[ClusterLabs Developers] RA as a systemd wrapper -- the right way?

Thu Sep 22 11:39:41 EDT 2016

Ken Gaillot <kgaillot at redhat.com> wrote:
> On 09/22/2016 08:49 AM, Adam Spiers wrote:
> > Ken Gaillot <kgaillot at redhat.com> wrote:
> >> On 09/21/2016 03:25 PM, Adam Spiers wrote:
> >>> As a result I have been thinking about the idea of changing the
> >>> start/stop/status actions of these RAs so that they wrap around
> >>> service(8) (which would be even more portable across distros than
> >>> systemctl).
> >>>
> >>> The primary difference with your approach is that we probably wouldn't
> >>> need to make the RAs dynamically create any systemd configuration, since
> >>> that would already be provided by the packages which install the OpenStack
> >>> services.  But then AFAIK none of the OpenStack services use the
> >>> multi-instance feature of systemd (foo@{one,two,three,etc}.service).
> >>
> >> The main complication I see is that pacemaker expects OCF agents to
> >> return success only after an action is complete. For example, start
> >> should not return until the service is fully active. I believe systemctl
> >> does not behave this way, rather it initiates the action and returns
> >> immediately.
> > 
> > But that's trivial to work around: polling via "service foo status"
> > after "service foo start" converts it back from an asynchronous
> > operation to a synchronous one.
> 
> Yes, that's exactly what pacemaker does now: start/stop, then every two
> seconds, poll the status.
> 
> However, I'm currently working on a project to change that, so that we
> use DBus signalling to be notified when the job completes, rather than
> (or in addition to) polling.
> 
> The reason is twofold: the two-second wait can be an unnecessary
> recovery delay in some cases; and (at least from the DBus API, not sure
> about systemctl status) there's no reliable way to distinguish "service
> is inactive because the start didn't work properly" from "service is
> inactive because systemd has some slow-starting dependencies of its own
> to start first".

OK, that makes sense - thanks.

> >> Pacemaker's native systemd integration has a lot of workarounds for
> >> quirks in systemd behavior (and more every release). I'm not sure
> >> moving/duplicating that logic to the RA is a good approach.
> > 
> > What other quirks are there?
> 
> When pacemaker starts a systemd service, it creates a unit override in
> /run/systemd/system/<agent>.service.d/50-pacemaker.conf, with these
> overrides (and removes the file when stopping the resource):
> 
> * It prefixes the description with "Cluster Controlled" (e.g. "Postfix
> Mail Transport Agent" -> "Cluster Controlled Postfix Mail Transport
> Agent"). This gives a clear indicator in systemd messages in the syslog
> that it's a cluster resource.
> 
> * "Before=pacemaker.service": This ensures that when someone shuts down
> the system via systemd, systemd doesn't stop pacemaker before pacemaker
> can stop the resource.
> 
> * "Restart=no": This ensures that pacemaker stays in control of
> responding to service failures.

Yes, I was aware of that, and you're right that my approach of making
the RA wrap service(8) or systemctl(8) would need to duplicate this
functionality - *unless* the creation of the unit override could be
moved out of Pacemaker's C code into a shell script which both
Pacemaker and external RAs which want to adopt this wrapping technique
could call.

> Additionally:
> 
> * Pacemaker uses intelligent timeout values (based on cluster
> configuration) when making systemd calls.

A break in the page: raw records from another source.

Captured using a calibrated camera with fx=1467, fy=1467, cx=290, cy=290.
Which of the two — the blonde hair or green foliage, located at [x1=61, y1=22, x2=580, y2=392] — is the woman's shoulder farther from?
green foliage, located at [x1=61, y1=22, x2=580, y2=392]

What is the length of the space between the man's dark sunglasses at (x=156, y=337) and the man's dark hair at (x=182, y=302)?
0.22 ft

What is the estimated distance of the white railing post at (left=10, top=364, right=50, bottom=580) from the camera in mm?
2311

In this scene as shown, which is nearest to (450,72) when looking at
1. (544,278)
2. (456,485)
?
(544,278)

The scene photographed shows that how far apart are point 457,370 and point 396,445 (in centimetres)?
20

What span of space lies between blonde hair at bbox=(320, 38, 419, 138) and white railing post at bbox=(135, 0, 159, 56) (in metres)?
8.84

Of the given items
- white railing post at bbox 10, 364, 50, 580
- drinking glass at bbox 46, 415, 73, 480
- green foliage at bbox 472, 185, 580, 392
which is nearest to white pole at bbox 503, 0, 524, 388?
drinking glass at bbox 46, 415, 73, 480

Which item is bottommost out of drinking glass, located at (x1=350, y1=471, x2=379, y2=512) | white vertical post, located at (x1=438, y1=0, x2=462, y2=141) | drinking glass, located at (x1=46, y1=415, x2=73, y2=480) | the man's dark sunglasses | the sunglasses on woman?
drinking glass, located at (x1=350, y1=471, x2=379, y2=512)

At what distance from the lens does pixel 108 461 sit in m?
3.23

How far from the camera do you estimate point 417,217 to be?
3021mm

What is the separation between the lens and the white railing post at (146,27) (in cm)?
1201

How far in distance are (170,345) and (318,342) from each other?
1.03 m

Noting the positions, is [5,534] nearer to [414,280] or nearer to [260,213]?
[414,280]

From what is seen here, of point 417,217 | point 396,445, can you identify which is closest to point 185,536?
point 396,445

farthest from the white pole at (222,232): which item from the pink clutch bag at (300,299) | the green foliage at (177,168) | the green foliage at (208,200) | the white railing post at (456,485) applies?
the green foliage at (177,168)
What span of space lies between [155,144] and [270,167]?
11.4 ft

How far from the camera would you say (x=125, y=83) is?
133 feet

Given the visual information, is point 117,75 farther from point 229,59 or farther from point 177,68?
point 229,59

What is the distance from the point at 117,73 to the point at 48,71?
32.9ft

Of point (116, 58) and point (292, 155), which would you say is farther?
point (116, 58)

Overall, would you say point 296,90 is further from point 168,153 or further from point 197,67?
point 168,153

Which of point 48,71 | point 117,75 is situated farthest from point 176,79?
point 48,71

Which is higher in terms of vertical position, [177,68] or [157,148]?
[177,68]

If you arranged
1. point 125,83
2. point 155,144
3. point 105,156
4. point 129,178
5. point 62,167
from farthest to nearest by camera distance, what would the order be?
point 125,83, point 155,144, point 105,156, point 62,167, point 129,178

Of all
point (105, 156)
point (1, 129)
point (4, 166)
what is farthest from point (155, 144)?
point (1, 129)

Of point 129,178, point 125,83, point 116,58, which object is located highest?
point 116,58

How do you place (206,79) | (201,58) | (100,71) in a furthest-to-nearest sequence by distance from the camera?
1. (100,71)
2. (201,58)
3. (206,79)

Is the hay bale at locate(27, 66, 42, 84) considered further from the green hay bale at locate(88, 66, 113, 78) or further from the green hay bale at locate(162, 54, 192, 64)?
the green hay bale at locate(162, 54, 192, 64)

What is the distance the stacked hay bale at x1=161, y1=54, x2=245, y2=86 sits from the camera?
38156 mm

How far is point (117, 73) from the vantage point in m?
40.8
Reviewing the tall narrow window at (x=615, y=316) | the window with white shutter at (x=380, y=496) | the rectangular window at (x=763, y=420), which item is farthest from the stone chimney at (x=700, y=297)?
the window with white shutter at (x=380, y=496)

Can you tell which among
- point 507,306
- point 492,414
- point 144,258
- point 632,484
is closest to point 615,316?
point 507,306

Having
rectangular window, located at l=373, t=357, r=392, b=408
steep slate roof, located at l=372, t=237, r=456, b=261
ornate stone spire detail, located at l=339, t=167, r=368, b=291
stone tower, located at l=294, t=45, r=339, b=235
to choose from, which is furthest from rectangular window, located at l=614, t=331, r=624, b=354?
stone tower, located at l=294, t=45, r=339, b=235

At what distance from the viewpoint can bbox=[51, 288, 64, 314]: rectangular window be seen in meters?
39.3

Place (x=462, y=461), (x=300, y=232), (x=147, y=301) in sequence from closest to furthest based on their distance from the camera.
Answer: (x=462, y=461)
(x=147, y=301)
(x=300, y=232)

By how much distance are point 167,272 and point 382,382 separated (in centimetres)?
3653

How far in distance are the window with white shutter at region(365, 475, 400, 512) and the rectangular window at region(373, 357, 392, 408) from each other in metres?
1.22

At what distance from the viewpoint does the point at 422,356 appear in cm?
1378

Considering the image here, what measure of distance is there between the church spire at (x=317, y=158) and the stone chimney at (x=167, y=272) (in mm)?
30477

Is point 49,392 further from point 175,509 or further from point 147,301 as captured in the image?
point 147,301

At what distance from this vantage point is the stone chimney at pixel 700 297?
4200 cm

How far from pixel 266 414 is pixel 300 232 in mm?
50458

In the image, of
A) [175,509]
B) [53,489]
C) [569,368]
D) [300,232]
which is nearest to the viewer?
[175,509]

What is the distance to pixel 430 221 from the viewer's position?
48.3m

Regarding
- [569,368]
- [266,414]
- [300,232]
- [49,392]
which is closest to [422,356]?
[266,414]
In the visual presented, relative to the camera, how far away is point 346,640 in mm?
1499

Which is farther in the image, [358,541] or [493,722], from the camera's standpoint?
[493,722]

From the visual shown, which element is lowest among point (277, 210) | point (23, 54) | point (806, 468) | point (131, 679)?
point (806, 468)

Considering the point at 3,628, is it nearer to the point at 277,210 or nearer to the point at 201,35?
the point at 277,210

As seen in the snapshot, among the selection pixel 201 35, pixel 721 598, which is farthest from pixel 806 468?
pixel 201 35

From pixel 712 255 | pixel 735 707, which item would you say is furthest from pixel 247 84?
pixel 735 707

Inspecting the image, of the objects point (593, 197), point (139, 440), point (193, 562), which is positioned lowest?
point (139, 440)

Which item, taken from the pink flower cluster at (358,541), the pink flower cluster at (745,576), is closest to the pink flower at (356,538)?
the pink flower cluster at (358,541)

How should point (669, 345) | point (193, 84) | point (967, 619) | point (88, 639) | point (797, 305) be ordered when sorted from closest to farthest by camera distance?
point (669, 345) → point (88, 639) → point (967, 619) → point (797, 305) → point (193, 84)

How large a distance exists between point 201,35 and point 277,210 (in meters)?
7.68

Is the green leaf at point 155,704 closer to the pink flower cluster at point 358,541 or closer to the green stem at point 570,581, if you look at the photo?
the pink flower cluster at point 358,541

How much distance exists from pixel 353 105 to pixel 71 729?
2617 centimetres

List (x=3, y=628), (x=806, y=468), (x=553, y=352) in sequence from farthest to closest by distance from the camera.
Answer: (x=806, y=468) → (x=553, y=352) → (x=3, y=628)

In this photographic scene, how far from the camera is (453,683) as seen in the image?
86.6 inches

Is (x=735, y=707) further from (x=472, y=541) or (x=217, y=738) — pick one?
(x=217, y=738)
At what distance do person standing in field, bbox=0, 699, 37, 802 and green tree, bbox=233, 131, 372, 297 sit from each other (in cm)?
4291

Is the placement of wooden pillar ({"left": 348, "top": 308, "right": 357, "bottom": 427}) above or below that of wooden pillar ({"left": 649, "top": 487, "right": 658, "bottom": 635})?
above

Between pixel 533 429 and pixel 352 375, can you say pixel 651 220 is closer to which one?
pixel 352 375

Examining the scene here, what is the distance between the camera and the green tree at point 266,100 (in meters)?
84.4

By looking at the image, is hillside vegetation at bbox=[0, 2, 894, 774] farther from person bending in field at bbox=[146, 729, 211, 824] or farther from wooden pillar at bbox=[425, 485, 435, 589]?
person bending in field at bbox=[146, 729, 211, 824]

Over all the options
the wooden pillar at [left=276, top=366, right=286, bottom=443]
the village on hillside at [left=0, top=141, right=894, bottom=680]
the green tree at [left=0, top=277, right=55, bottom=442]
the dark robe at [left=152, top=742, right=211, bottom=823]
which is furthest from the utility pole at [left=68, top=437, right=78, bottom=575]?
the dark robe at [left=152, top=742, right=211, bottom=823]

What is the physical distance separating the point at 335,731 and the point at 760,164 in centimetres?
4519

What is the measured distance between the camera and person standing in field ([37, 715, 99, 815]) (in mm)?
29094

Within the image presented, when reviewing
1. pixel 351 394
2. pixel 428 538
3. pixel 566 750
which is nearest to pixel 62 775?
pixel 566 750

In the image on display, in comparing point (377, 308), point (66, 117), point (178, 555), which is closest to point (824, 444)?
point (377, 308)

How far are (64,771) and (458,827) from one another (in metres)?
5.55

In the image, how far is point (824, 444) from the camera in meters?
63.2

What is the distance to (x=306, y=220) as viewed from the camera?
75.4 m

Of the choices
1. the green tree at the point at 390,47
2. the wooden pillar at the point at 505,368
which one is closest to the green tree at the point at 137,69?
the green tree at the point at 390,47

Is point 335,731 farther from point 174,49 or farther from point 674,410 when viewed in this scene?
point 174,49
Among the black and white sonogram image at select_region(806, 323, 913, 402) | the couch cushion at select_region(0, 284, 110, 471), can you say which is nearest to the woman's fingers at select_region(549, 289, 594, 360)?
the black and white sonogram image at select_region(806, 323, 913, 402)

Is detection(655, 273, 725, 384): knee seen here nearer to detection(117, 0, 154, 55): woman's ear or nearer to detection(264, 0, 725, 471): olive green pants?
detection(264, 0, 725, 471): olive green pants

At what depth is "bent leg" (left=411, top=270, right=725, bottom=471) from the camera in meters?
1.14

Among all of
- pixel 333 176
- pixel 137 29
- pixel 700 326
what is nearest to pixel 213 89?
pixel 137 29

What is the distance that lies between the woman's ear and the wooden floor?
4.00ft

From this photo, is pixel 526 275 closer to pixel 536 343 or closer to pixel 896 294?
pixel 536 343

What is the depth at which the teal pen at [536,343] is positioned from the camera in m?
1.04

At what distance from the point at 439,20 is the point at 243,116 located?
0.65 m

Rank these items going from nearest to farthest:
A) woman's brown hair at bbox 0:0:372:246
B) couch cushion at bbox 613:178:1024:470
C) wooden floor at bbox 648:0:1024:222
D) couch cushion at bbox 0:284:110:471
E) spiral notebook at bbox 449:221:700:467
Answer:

I guess I'd need more details to fully understand this, but couldn't
those intelligently chosen timeout values be passed to the RA if
necessary?  Although that does put a bit of a dampener on my hope of
using service(8) to remain agnostic to whichever pid-1 system happened
to be in use on the current machine.  Having said that, maybe everyone
in the OpenStack (HA) community has already moved to systemd by now
anyway.

> * Pacemaker interprets/remaps systemd return status as needed. For
> example, a stop followed by a status poll that returns "OK" means the
> service is still running. Fairly obvious, but there are a lot of cases
> that need to be handled.

Other than (obviously) start followed by status, what other cases are
there?

All of this stuff sounds like generic problems which could be solved
once for all wrapper RAs via a simple shell library.  I'd happily
maintain this in openstack-resource-agents, although TBH it would
probably belong in resource-agents if anywhere.

> All of these were added gradually over the past few years, so I'd expect
> the list to grow over the next few years.

Well, hopefully they could be grown in a way which also supported
wrapper RAs :-)

Alternatively, if you think that there's a better solution than this
wrapper RA idea, I'm all ears.  The two main problems are essentially:

  1. RAs duplicate a whole bunch of logic / config already provided
     by vendor packages and systemd service units.

  2. RAs have a "monitor" action which can do proper application-level
     monitoring (e.g. HTTP pings), whereas apparently systemd has
     nothing equivalent.

So currently we are forced to choose between a) using systemd
Pacemaker resources, and b) having proper monitoring rather than just
naive pid-level monitoring, but having to duplicate a whole load of
stuff which systemd already does nicely.

If I'm missing something, or you can think of a better alternative
then please tell me!